A Kinshasa, deux têtes d’érosion font craindre une catastrophe humanitaire


Un nouveau cas d’érosion à Mont-Ngafula

Les deux têtes d’érosion, qui menacent le camp militaire de Badiadingi et une trentaine de résidences d’écroulement au quartier Ngomba Kikusa à Matshotsho à Kinshasa/Ngaliema (ouest de la ville), font craindre mardi 06 novembre dans la capitale de la RD Congo une catastrophe humanitaire.

A la suite des pluies diluviennes dont la puissance des eaux a renforcé les érosions qui ont emporté en 2010 plusieurs maisons et causé la destruction de plusieurs biens,  c’est aujourd’hui le camp militaire de Badiadingi qui est directement visé par les deux têtes d’érosion.

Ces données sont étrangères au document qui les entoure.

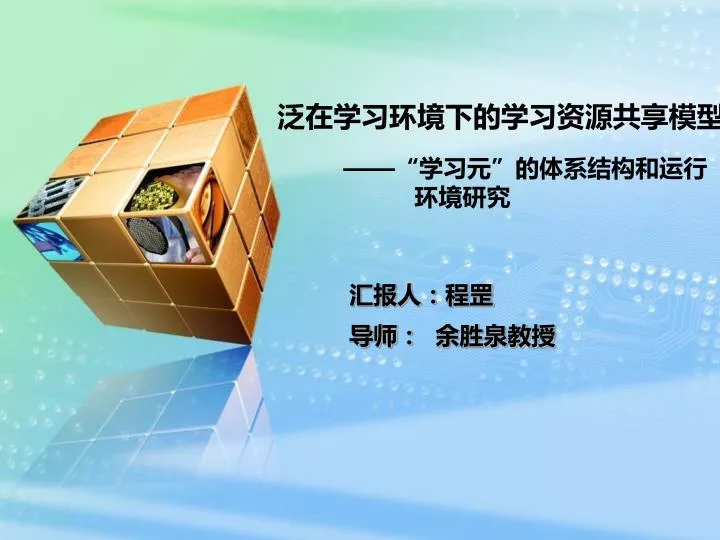 泛在学习环境下的学习资源共享模型

——“学习元”的体系结构和运行环境研究

汇报人：程罡

导师： 余胜泉教授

Si des mesures appropriées ne sont pas prises dans les plus brefs délais, nombreuses de ses maisons d’habitation vont être emportées sans en connaître le jour et l’heure. Cette érosion progresse du quartier Ngomba Kikusa vers le camp militaire à cause du non curage du bassin (100 m) construit en 1994 pour retenir les eaux provenant du camp.

Bouché complètement, le bassin a fini par céder en 2004. Ne trouvant pas de refuge, les eaux de pluies, orientées par un canal traversant le  camp, ont trouvé le lit dans le quartier Ngomba Kikusa voisin et détruit trois résidences à  Matshotsho.

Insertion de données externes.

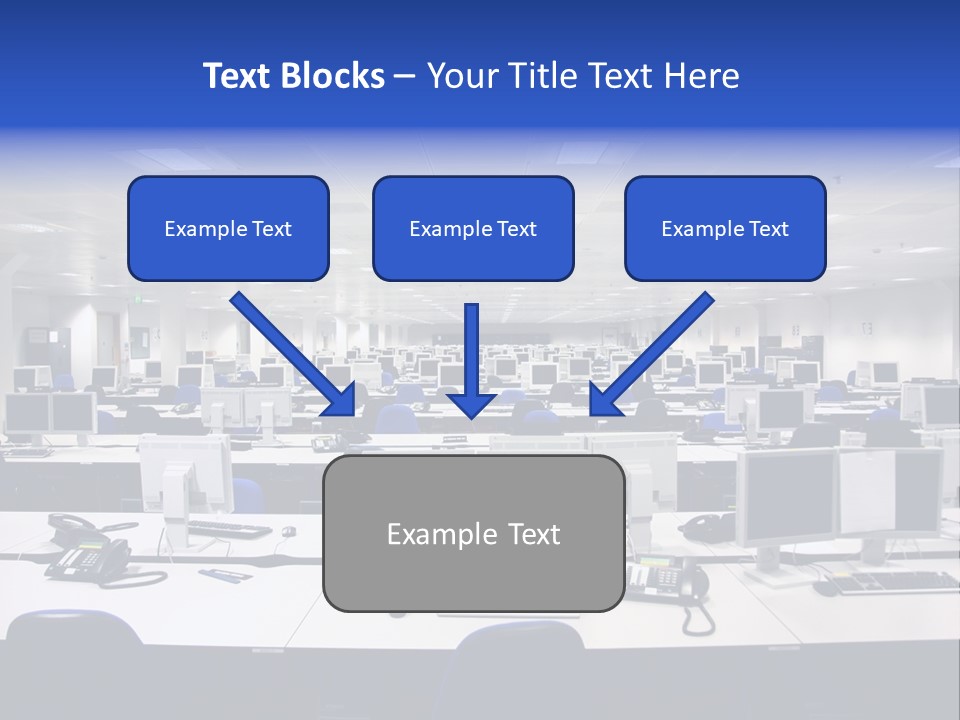 Text Blocks – Your Title Text Here

Example Text

Example Text

Example Text

Example Text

«  Nous nous sommes plaints depuis le début de cette érosion en 2004, auprès des autorités du camp. Aucune action n’a été menée pour empêcher sa progression », s’est lamenté Kadi Kamenga, un chef de famille dont la maison se trouve sous la menace de cette érosion. L’érosion a déjà englouti le bassin de rétention des eaux et ravagé une bonne partie du canal.

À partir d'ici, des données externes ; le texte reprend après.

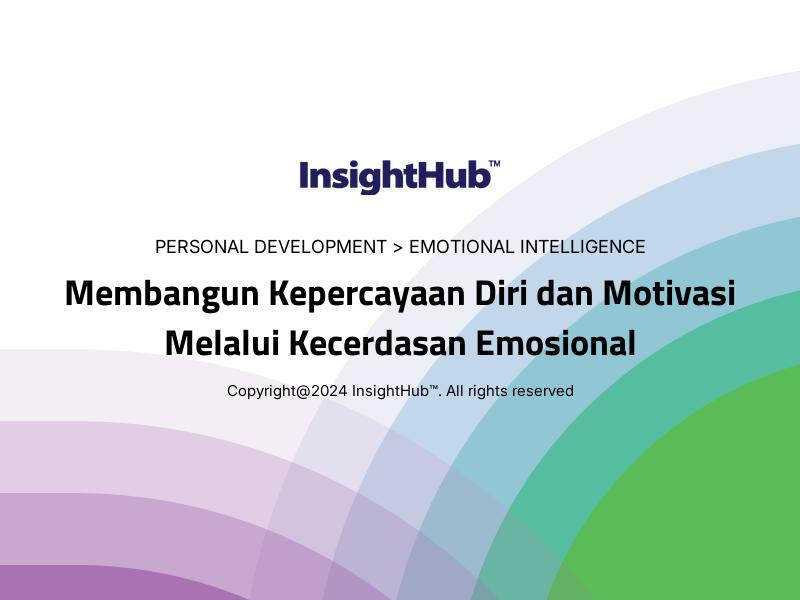 InsightHub™

PERSONAL DEVELOPMENT > EMOTIONAL INTELLIGENCE

Membangun Kepercayaan Diri dan Motivasi Melalui Kecerdasan Emosional

Copyright@2024 InsightHub™. All rights reserved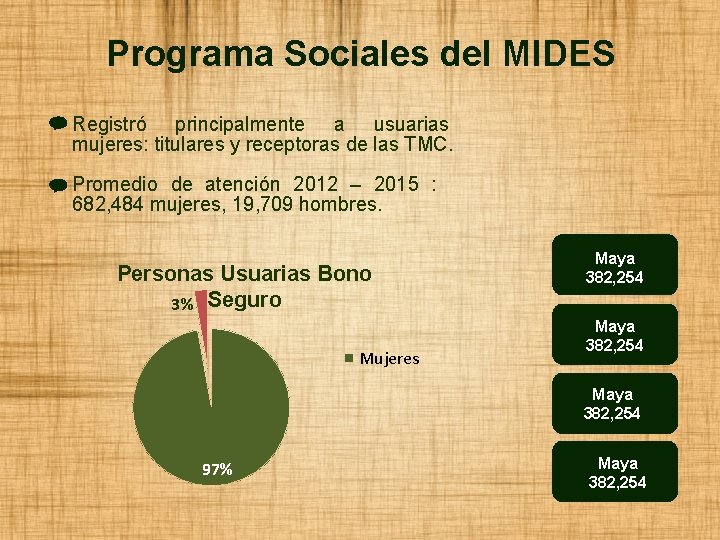 Programa Sociales del MIDES

Registró principalmente a usuarias mujeres: titulares y receptoras de las TMC.

Promedio de atención 2012 – 2015 : 682,484 mujeres, 19,709 hombres.

Personas Usuarias Bono Seguro

3%

97%

Mujeres

Maya 382,254

Maya 382,254

Maya 382,254

Maya 382,254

 « Le génie militaire ne fait rien face à cette situation et le commandant du camp empêche même les journalistes de filmer. Nous serons obligés de déguerpir dans quelques jours, aux trois prochaines pluies », se désolent à l’unisson des habitants du quartier Ngomba Kikusa.

En 2010, plus de 390 têtes d’érosion menaçaient la ville de Kinshasa et étaient répertoriées sur une carte établie par le Centre de recherche géologique et minière. Quatre d’entre elles, considérées comme  « les plus dévastatrices », étaient identifiées à la Cité Mama Mobutu (commune de Mont Ngafula), à Kindele (sur la route de Kimwenza) et à Mataba 2 (à Delvaux), dans la commune de Ngaliema.

L’Office de voirie urbaine (OVD) avait entrepris des travaux de lutte antiérosive consistant, notamment, en la construction de grands collecteurs d’eaux et l’aplanissement des collines pour maîtriser les érosions. « La lutte antiérosive nécessite une importante mobilisation des ressources. Et nous pensons y aller progressivement, avec les moyens dont nous disposons. Ce qui est important, c’est cette prise de conscience qui se manifeste au niveau du ministère des Travaux publics », avait-il expliqué.